After a week-long federal government shutdown, the Department of Homeland Security (DHS) has officially brought E-Verify back online. The system—used by U.S. employers to confirm workers’ employment eligibility—is once again active, and that means HR teams must act quickly to stay compliant. Employers now face a tight grace period to create pending E-Verify cases, resolve tentative nonconfirmations (TNCs), and document any delays caused by the outage.
If your organization hired employees while E-Verify was offline, you must submit those cases no later than Tuesday, October 14, 2025. When creating a case, enter the employee’s hire date from Form I-9, select “Other” as the delay reason, and note “E-Verify not available” in the comments.
USCIS confirmed that the downtime days don’t count toward the standard three-day rule for case creation—but that grace period is short. Employers should begin updating records immediately rather than waiting until the final day to submit cases.
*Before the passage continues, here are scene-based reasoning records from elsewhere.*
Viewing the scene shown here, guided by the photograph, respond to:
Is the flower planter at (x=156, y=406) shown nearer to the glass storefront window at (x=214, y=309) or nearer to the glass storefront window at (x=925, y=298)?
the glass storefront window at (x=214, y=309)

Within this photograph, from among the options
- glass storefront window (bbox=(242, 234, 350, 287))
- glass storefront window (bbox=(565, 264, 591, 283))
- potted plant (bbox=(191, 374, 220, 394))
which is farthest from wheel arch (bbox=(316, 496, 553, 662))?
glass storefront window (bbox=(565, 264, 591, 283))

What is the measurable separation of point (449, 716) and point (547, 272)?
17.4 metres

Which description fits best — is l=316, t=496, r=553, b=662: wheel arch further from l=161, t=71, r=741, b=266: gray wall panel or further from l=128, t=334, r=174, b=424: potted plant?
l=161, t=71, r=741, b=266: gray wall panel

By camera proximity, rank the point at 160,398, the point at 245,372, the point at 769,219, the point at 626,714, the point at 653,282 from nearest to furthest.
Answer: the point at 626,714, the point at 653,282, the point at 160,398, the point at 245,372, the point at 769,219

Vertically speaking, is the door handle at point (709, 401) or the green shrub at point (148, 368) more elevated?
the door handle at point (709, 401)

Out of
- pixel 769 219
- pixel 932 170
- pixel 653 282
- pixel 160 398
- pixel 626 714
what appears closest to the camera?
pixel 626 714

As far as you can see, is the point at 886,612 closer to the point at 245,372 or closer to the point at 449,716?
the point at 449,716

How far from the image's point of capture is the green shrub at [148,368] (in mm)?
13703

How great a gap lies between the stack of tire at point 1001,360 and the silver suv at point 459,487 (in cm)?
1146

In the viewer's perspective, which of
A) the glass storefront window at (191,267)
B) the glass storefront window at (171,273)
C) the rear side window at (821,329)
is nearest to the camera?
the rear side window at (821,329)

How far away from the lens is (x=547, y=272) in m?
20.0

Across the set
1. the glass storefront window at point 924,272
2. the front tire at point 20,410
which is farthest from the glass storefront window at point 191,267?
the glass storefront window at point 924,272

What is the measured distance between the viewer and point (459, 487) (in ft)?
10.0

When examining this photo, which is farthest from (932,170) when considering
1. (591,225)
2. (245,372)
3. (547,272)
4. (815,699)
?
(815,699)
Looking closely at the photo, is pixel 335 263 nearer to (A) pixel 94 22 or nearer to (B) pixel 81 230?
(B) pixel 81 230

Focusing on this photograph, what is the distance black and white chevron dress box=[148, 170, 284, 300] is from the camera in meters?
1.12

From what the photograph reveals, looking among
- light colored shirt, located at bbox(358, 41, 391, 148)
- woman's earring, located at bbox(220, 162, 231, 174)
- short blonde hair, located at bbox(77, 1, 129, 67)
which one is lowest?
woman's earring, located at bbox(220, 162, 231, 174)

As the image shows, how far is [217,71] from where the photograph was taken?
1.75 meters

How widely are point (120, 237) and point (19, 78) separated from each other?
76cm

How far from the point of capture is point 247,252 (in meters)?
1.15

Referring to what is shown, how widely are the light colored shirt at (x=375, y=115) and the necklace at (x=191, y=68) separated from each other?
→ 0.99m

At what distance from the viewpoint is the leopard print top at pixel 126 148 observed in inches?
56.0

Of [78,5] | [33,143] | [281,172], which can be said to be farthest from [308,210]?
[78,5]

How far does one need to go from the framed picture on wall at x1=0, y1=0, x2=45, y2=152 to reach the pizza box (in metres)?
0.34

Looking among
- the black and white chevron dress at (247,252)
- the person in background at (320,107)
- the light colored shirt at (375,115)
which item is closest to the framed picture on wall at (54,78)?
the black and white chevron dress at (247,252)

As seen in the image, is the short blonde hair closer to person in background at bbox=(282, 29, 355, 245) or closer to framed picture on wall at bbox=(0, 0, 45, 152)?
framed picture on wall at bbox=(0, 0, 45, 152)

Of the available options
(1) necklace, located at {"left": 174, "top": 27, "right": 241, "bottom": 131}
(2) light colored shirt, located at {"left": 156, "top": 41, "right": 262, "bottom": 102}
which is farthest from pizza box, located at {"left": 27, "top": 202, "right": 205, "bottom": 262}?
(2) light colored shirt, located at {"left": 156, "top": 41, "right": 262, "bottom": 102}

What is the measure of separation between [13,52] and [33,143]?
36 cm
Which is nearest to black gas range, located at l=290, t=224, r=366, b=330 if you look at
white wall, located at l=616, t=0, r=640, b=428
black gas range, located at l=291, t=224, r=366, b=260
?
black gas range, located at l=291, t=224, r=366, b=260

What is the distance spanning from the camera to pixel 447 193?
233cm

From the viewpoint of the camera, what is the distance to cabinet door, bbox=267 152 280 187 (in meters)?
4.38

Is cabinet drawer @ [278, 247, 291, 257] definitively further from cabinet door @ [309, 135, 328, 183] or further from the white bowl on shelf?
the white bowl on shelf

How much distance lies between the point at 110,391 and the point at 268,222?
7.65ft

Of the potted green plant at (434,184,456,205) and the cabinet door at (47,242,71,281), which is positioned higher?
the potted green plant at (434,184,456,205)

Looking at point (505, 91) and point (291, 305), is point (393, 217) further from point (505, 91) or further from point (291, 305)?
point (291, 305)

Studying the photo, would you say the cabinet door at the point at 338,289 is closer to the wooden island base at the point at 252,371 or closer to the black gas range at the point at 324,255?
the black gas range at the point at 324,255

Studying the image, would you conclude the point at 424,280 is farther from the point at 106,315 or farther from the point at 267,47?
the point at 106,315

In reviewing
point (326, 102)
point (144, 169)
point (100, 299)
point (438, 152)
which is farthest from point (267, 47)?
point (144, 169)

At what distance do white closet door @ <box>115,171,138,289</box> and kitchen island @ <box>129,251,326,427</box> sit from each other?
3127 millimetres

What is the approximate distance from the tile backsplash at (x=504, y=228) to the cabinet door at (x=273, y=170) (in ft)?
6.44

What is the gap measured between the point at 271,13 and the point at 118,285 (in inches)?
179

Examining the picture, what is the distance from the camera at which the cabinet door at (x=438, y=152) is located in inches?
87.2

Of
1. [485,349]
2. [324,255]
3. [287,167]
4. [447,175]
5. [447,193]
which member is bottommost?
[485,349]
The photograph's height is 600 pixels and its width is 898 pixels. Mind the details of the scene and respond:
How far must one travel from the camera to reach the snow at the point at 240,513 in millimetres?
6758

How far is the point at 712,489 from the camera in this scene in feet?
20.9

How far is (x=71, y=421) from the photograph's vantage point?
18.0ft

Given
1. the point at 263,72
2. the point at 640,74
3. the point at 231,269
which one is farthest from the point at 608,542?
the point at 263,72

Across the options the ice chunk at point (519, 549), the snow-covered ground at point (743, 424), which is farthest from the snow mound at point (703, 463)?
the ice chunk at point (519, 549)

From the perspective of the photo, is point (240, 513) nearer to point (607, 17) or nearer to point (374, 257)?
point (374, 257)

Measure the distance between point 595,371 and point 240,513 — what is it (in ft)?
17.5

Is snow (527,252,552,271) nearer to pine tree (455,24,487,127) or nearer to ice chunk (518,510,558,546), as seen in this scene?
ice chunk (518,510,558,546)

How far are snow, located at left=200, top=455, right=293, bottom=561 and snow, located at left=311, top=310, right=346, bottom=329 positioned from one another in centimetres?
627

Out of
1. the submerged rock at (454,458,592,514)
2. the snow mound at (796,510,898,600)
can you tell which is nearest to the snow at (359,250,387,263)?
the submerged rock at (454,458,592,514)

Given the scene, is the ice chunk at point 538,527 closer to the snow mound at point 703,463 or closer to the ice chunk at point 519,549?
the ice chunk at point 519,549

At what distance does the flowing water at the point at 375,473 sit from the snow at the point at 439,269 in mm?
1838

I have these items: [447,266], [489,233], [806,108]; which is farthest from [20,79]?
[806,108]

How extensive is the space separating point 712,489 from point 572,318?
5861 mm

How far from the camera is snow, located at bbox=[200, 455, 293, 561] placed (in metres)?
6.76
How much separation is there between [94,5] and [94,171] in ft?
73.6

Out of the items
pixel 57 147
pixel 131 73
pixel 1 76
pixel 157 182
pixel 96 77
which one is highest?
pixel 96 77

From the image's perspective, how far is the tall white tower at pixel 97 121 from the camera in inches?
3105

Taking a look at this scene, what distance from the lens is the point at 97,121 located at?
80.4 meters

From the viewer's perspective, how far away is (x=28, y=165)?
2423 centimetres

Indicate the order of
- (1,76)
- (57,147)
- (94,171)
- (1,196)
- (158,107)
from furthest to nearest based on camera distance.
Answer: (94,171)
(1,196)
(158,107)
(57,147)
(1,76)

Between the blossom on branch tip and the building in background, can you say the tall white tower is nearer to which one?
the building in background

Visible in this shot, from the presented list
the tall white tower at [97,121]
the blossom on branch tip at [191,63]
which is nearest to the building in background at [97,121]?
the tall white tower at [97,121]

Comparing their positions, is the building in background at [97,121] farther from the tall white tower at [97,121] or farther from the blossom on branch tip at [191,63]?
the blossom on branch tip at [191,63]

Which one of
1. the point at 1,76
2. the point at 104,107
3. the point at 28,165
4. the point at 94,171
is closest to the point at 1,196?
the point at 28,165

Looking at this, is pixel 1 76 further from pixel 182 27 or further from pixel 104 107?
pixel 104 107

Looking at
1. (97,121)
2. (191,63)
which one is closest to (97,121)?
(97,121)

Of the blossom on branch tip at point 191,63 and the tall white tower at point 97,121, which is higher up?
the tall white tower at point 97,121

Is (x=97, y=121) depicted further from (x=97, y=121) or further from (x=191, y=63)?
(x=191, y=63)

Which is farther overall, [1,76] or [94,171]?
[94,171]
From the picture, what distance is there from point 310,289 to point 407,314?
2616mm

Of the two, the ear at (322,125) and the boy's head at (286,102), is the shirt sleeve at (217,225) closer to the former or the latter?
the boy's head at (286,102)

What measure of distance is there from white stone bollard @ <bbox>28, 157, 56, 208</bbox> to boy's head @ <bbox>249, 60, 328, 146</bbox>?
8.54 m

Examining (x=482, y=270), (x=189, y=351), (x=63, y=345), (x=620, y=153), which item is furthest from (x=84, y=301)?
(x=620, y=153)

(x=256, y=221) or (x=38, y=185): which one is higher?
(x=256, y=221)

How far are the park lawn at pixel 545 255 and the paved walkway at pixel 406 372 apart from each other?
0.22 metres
If an employee previously received a tentative nonconfirmation, employers must issue a new Referral Date Confirmation notice with the updated deadline. You have three ways to do this:
Best practice: Print a fresh Referral Date Confirmation directly from E-Verify.
Alternate: Write the updated referral date on the old notice after reviewing the case in the system.
Fallback: Add six federal business days to the original referral date.
Note: If a mismatch was referred on or after October 8, standard timelines apply—no additional time is granted.
Federal contractors using E-Verify must contact their contracting officers to confirm new compliance timelines. The shutdown paused certain countdowns but didn’t cancel obligations. Be proactive in documenting communications and confirming next steps.
For employers using E-Verify+, the updated platform now provides refreshed “What’s Next” instructions. Employees who couldn’t contest mismatches earlier should log in again to see new deadlines for contacting the Social Security Administration (SSA) or DHS.
If you were enrolled in remote I-9 inspection under DHS’s alternative procedure before the shutdown, you can continue using it during this recovery period.
E-Verify customer support is back, but USCIS warns of heavy call volumes and response delays. Keep a clear record of your compliance efforts—log submission dates, reissued notices, and internal escalations. Employers who documented I-9 activities during the shutdown will have an easier time reconciling cases now.
This episode highlights how dependent compliance systems are on federal operations. The best response? Move quickly, document thoroughly, and maintain vigilance to keep your organization compliant and audit-ready.